### [INSTRUÇÕES DE TRABALHO]
**1)** Relacione todos os réus condenados na sentença descrita no trecho da decisão judicial sobre armas de fogo, indicando a pena de reclusão imposta a cada um.
**2)** Retome o trecho da decisão judicial sobre armas de fogo a partir do ponto em que ele termina, mantendo o mesmo registro.

### [TEXTO FORNECIDO]
· · · ·

EX OFFICIO. RÉU QUE FOI CONDENADO POR POSSE DE ARMA DE FOGO DE USO RESTRITO. NORMA PENAL EM BRANCO. DECRETO N. 9.785, DE 7 DE MAIO DE 2019, SUCEDIDO PELO DECRETO N. 9.847, DE 25 DE JULHO DE 2019, ORIGINANDO A PORTARIA N. 1.222, DE 12.08.2019, DO COMANDO DO EXÉRCITO BRASILEIRO, QUE ALTEROU A CLASSIFICAÇÃO DE ARMA E MUNIÇÃO DE USO PERMITIDO. NOVATIO LEGIS IN MELLIUS. EXEGESE DO ART. 2º, PARÁGRAFO ÚNICO, DO CÓDIGO PENAL. DESCLASSIFICAÇÃO OPERADA PARA O DELITO DO ART. 12 DA MESMA LEI. PRESCRIÇÃO DA PRETENSÃO PUNITIVA NA SUA FORMA RETROATIVA ENTRE A PUBLICAÇÃO DA SENTENÇA CONDENATÓRIA E O RECEBIMENTO DA DENÚNCIA. INTELIGÊNCIA DOS ARTS. 107, INCISO IV, 109, INCISO V E 110, § 1º, TODOS DO CÓDIGO PENAL. EXTINÇÃO DA PUNIBILIDADE EM RELAÇÃO AOS FATOS II E III. ADEQUAÇÃO, POR CONSEQUÊNCIA, DO REGIME PRISIONAL PARA O ABERTO E SUBSTITUIÇÃO DA PENA REMANESCENTE POR RESTRITIVA DE DIREITOS.

RECURSOS CONHECIDOS E DESPROVIDOS. EX OFFICIO, DESCLASSIFICAR PARA O TIPO DO ART. 12, DA LEI N. 10.826/03, AS CONDENAÇÕES PELOS FATOS II E III EM RELAÇÃO AO RÉU EVERTON E RECONHECER A PRESCRIÇÃO.

Da fundamentação do voto (Evento 35, VOTO2) extrai-se:

[...]

VOTO

Trata-se de recursos de apelação criminal interpostos pelos acusados Everton e Thomas contra a decisão da Autoridade Judicial que condenou Everton Porsch à pena de 10 anos de reclusão e 30 dias-multa, em regime inicial fechado, por infração ao art. 16, caput; 16, parágrafo único e art. 17, todos da Lei n. 10.826/03; Thomas Porsch à pena de 8 anos e 9 meses de reclusão e 20 dias-multa, em regime inicial fechado, por infringir o art. 17, caput, 17 parágrafo único, ambos da Lei n. 10.826/03, na forma do art. 71 do CP; e Klaus Porsch à pena de 3 anos de reclusão e 10 dias-multa, em regime aberto, por infração ao art. 16 da Lei n. 10.826/03.

Nas razões recursais, os apelantes pretendem a reforma da sentença exarada, alegando, em síntese, que os fatos não configuram crime, buscando a absolvição por ausência de provas e aplicando-se o princípio do in dubio pro reo. Também pugnam pela atipicidade das condutas.

· · · ·

### [DADOS EXTRAÍDOS]
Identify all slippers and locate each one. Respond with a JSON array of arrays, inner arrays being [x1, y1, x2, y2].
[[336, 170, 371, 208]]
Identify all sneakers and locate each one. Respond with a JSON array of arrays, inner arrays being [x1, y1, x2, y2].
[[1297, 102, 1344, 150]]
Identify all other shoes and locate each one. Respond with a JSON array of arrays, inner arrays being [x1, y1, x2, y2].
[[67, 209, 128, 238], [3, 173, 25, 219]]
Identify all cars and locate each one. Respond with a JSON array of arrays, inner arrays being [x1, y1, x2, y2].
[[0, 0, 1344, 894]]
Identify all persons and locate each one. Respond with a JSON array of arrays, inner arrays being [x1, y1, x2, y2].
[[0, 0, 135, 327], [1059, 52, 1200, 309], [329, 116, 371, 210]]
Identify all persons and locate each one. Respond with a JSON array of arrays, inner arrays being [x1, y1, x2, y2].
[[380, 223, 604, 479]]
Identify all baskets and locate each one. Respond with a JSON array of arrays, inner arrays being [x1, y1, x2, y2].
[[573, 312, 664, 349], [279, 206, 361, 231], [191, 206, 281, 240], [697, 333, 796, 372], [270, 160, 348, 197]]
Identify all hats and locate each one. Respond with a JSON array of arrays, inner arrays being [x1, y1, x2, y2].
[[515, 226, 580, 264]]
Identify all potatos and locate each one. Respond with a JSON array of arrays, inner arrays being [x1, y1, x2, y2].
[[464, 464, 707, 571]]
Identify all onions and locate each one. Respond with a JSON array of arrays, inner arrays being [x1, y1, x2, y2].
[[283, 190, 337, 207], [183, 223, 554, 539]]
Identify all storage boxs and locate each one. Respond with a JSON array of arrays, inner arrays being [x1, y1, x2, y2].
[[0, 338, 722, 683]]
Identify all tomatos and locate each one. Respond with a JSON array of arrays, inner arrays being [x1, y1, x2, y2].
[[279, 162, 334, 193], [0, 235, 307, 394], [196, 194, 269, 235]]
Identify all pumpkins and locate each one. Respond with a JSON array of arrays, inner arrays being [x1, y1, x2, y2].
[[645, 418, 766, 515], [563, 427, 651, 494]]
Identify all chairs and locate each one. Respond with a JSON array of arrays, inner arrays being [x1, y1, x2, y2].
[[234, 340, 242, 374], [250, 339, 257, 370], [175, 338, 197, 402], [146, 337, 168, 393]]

· · · ·

### [RESULTADOS DO EXERCÍCIO]
**1)**
- Everton Porsch: 10 anos de reclusão
- Thomas Porsch: 8 anos e 9 meses de reclusão
- Klaus Porsch: 3 anos de reclusão

**2)**
Contudo, as teses defensivas não se sustentam quando comparadas às demais provas e elementos que dos autos constam.

Constata-se que foram apreendidos, no dia 11-11-2010, um revólver calibre .44 e grandes quantidades de munição de diversos calibres, todos cuja propriedade apontou-se ao apelante Everton.

A materialidade delitiva restou devidamente configurada por meio do termo de exibição e apreensão, bem como pelos laudos periciais e a prova oral que dos autos consta.

A autoria, igualmente, restou comprovada durante a instrução, porquanto os objetos foram localizados e apreendidos na residência dos pais e da ex-companheira do acusado Everton.

O Laudo Pericial de p. 267/277 comprova que o material apreendido era competente para caracterizar a tipicidade do delito descrito no artigo 16 da Lei n. 10.826/03; também descreve que estavam em bom estado de conservação, com cápsulas de espoletamento íntegras.

Em sua defesa, o apelante alegou que recebeu como presente de herança algumas munições; todavia, na condição de policial civil, sabia que não poderia receber tais artefatos.

O dispositivo em questão define o tipo como crime de mera conduta, pois não contempla resultado naturalístico, e de perigo abstrato, porquanto o potencial lesivo da conduta é presumido, consumando-se com o mero porte irregular de munição de uso permitido, razão pela qual a materialidade restou comprovada pela apreensão de 56 projeteis de calibre .40; 35 de calibre .40; 2 de calibre 45 e 7 de calibre 7,62x39 pertencentes ao apelante.

Extrai-se da jurisprudência:

"APELAÇÃO CRIMINAL (RÉU PRESO). POSSE DE MUNIÇÃO DE USO RESTRITO (ART. 16, CAPUT, LEI N. 10.826/03). SENTENÇA CONDENATÓRIA. RECURSO DA DEFESA. PLEITO ABSOLUTÓRIO SOB A ALEGAÇÃO DE SER A CONDUTA ATÍPICA EM FUNÇÃO DO PRINCÍPIO DA LESIVIDADE, UMA VEZ QUE NÃO OFERECE RISCO AO BEM JURÍDICO TUTELADO. INACOLHIMENTO. CRIME DE PERIGO ABSTRATO E DE MERA CONDUTA.

Nos crimes de mera conduta (ou de simples atividade) a lei não exige qualquer resultado naturalístico, contentando-se com a ação ou omissão do agente. Não sendo relevante o resultado material, há uma ofensa (de dano ou de perigo) presumida pela lei diante da prática da conduta [...] (Mirabete, Júlio Fabrini. Manual de direito penal: vol. 1. 24 ed., São Paulo: Atlas, 2007, p. 124)." (Apelação Criminal n. 2010.048456-8, de Blumenau, rel. Desa. Marli Mosimann Vargas, j. 15.4.2011).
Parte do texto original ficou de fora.